>> start RECORD EXTRACTS
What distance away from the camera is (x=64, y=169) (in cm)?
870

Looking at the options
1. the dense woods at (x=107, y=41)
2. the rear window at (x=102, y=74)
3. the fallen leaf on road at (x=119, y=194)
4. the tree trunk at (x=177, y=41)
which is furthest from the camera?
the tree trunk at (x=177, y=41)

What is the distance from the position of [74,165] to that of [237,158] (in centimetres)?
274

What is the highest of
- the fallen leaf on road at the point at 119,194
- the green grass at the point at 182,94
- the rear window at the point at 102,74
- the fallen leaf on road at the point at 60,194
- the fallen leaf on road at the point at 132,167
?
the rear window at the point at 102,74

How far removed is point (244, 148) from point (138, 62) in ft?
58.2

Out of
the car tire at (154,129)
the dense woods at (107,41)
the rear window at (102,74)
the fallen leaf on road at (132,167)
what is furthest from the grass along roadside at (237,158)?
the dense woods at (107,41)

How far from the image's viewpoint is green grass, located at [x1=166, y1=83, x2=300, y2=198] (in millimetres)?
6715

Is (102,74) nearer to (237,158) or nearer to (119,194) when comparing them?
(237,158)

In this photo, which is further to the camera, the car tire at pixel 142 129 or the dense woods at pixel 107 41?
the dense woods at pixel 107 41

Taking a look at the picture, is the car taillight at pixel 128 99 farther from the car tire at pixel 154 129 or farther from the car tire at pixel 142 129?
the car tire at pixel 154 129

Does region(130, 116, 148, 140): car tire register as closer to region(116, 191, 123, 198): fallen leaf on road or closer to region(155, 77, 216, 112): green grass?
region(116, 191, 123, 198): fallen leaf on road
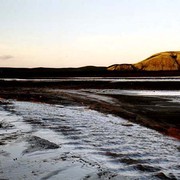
>> end RECORD EXTRACTS
### SHORT EXERCISE
Return each line of the material above that contains the string "region". The match is case-sensitive.

### SOLVED PROBLEM
Does region(130, 116, 148, 140): car tire register as closer to region(116, 191, 123, 198): fallen leaf on road or closer to region(155, 77, 216, 112): green grass?
region(116, 191, 123, 198): fallen leaf on road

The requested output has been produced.